"Bir kitap okudum, hayatım değişti" cümlesi, oldum olası beni güldüren bir beyanattır. İnsanların hayatlarının nasıl kitaplara bağlı olduğunu, bir kitabın, bir insanın düşünce yapısını nasıl etkileyebileceğine inanmazdım oysaki.
Ama... Bir kitap okudum, hayatım değişti. Ayn Rand'ın "Atlas Vazgeçti" isimli kitabından bahsediyorum. Eylül ayının başlarıydı, yazlıkta can sıkıntısından patlarken, tesadüfen bir arkadaşıma ne okuduğunu sordum, konusunu bilmesem de öncelikle ilk cildini alıp okumaya karar verdim. Kitap dediysem, öyle bir oturuşta okunup, hazmedilen bir kitap değildi. Öncelikle 3 cilde yayılmış, 1.800 sayfadan bahsediyorum, hemen belirteyim. Çok zor okudum, okurken kendimle çatıştım, onlarca kez "hadi canım" diyerek elimden fırlattım. Araya zaman koydum, araya başka kitaplar aldım onları okudum. Ama, kitabı bitirdiğim 2 gün öncesine kadar aklımın bir köşesi, çalışırken, eğlenirken, yatağa yattığım zaman uyumadan önceki zamanlarda, banyo yaparken suyun altında, kitapla meşguldü.
Ne anlatıyor bu kitap? Neden bu kadar rencide etti seni? Bu soruları 2 gündür kendime devamlı soruyorum. Ben sol görüşlü bir aileden gelen, yetişme tarzı olarak sol görüşü benimsemiş, oylarını bu yaşa kadar, tatlı su solundan, komünist partiye kadar kullanmış olan biriyim. Ekonomide, rekabetin yavaşlatılmasını, devlet eliyle konmuş kuralların gerekliliğini, insanların zor dönemlerinde sığınmaları gereken sosyal güvenlik kurumlarını ve hatta sosyal güvenlik yasalarını ve işçinin yanında olan bütün yasaları da altına imzamı atabilecek kadar savunmuş, üstelik bu yasaları kendime yakın gördüğüm partiler dışındakiler çıkardığında da takdir etmiş bir insanım. Bu kitap, benim işte bütün bu düşüncelerimi, kafamda var olan "insan temiz bir varlıktır" imgesini, sendika mevhumunu, sosyal güvenlik kavramını, ekonomiye devlet müdahalesi gerçeğini teker teker gözden geçirmeme yol açtı.

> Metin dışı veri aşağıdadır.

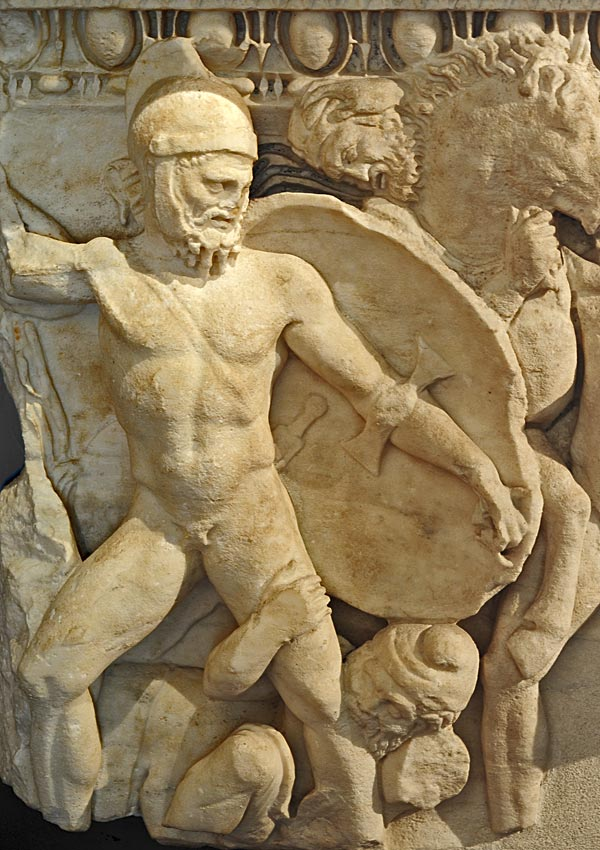 Sarcophagus with a scene of a naval battle. Detail: a thrown down warrier bites the enemy's leg. Apuan marble. 2nd century CE. Inv. No. MR 1. Brescia, Santa Giulia Civic Museum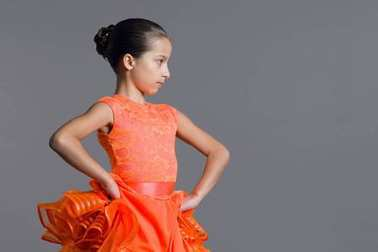 Portrait of a girl child 9-10 years old dancer. Sports ballroom dancing, latino.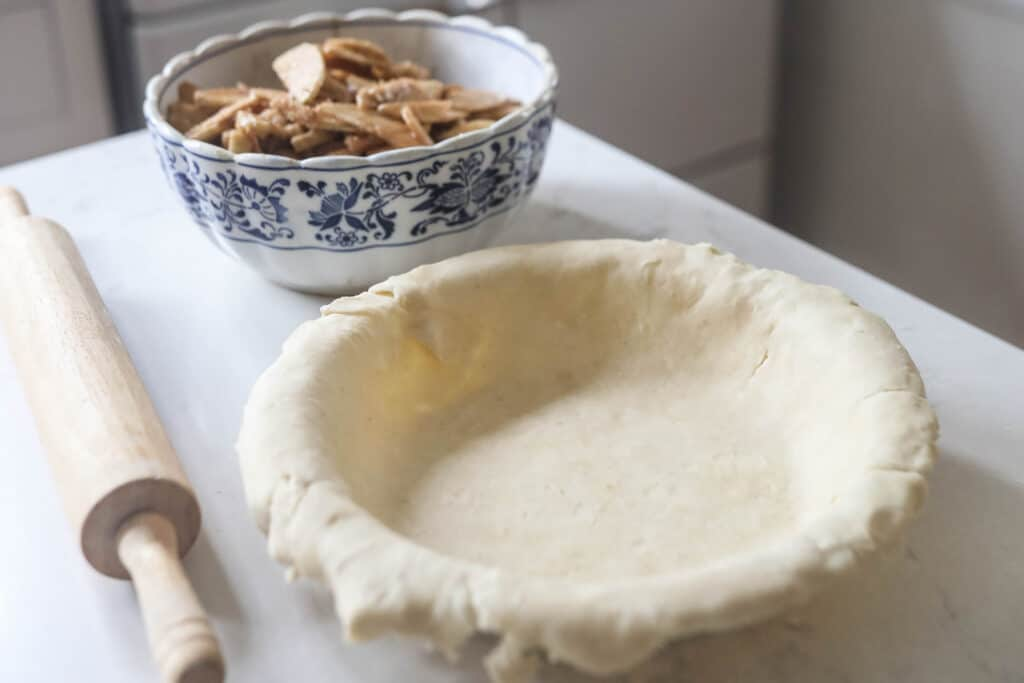 pie crust in a pie dish with sliced spiced apples in a bowl in the background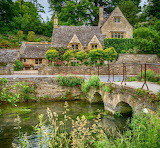 ^ Cotswolds at Bibury on the River Coln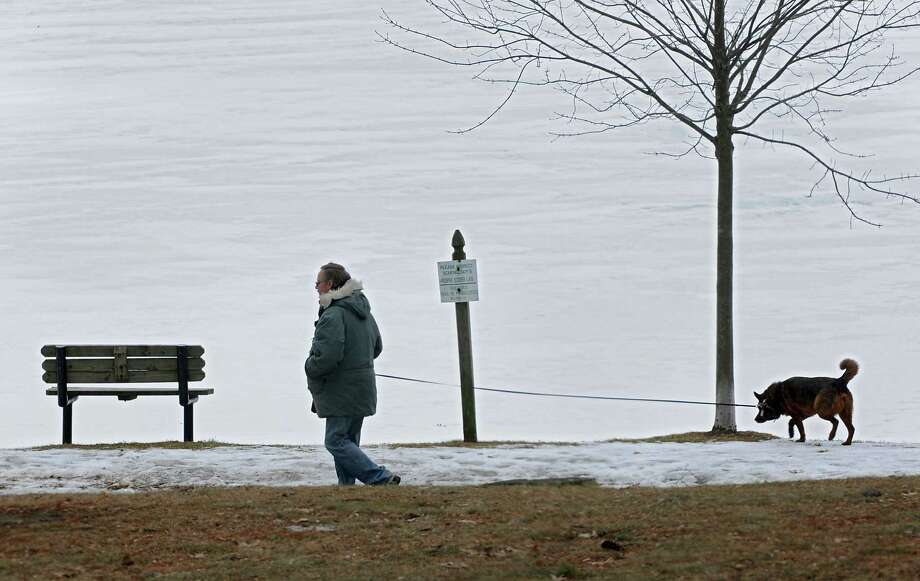 Richard Hubert of Schenectady walks his dog Jake around the lake in Central Park on Monday, Feb. 3, 2014, in Schenectady, N.Y. (Lori Van Buren / Times Union) Photo: Lori Van Buren / 00025600A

Kitabı okurken, gerçek hayata ilişkin çok şey düşündüm. Ama kafamda en çok çınlayanı, kendimi en çok sorgulatanı bu cümle oldu. "Çalışmayan her insan toplumun asalağıdır." Bu cümle kitapta yok, tamamen kendi düşüncelerim ve kendi kelimelerimle kurulmuş bir cümle. Tek cümleyle kitabı özetlememi isteyenlere, benim okuduğun, hazmettiğim, özümsediğim ve kurduğum bir cümle.
Kitapta bahsedilen onlarca konudan, en önemlisi bu zaten. İnsan denilen varlık, işinden kaytarmaya, gerekli gereksiz hasta numarası yapmaya, üretiminden çok üretmemeye meğilli olduğu sürece, işvereni sömürecektir. İşçilerin çalışma koşullarının düzenlenmesi konusunda sendikaların varlığının haklı bir gerekçe olduğuna hala şiddetle inansam da, sendikaların, işçiler ne kadar az çalışırlarsa, o kadar iyi mantığından da kurtulması gerektiğini düşünüyorum artık.
Kendini geliştirmek isteyen, içindeki hırsı öne çıkarmak isteyen herkesin okuması gereken bir kitap bu. Ama öncelikle, insana kendini sorgulatan bir kitap. Ben mesela, işe geç gittiğim ya da canım evden çıkmak istemiyor bahanesiyle gitmediğim her dakikanın hesabını sordum kendime, anneme de okuttum kitabı bir yandan, o da bugünlerde, çalıştığı süre kadardır emekli maaşı aldığını düşünüp kendini suçlu hissediyor mesela.
Kısacası, birşeyler aldığımız ekonomiye, birşeyleri geri vermemiz gerekiyor sanırım.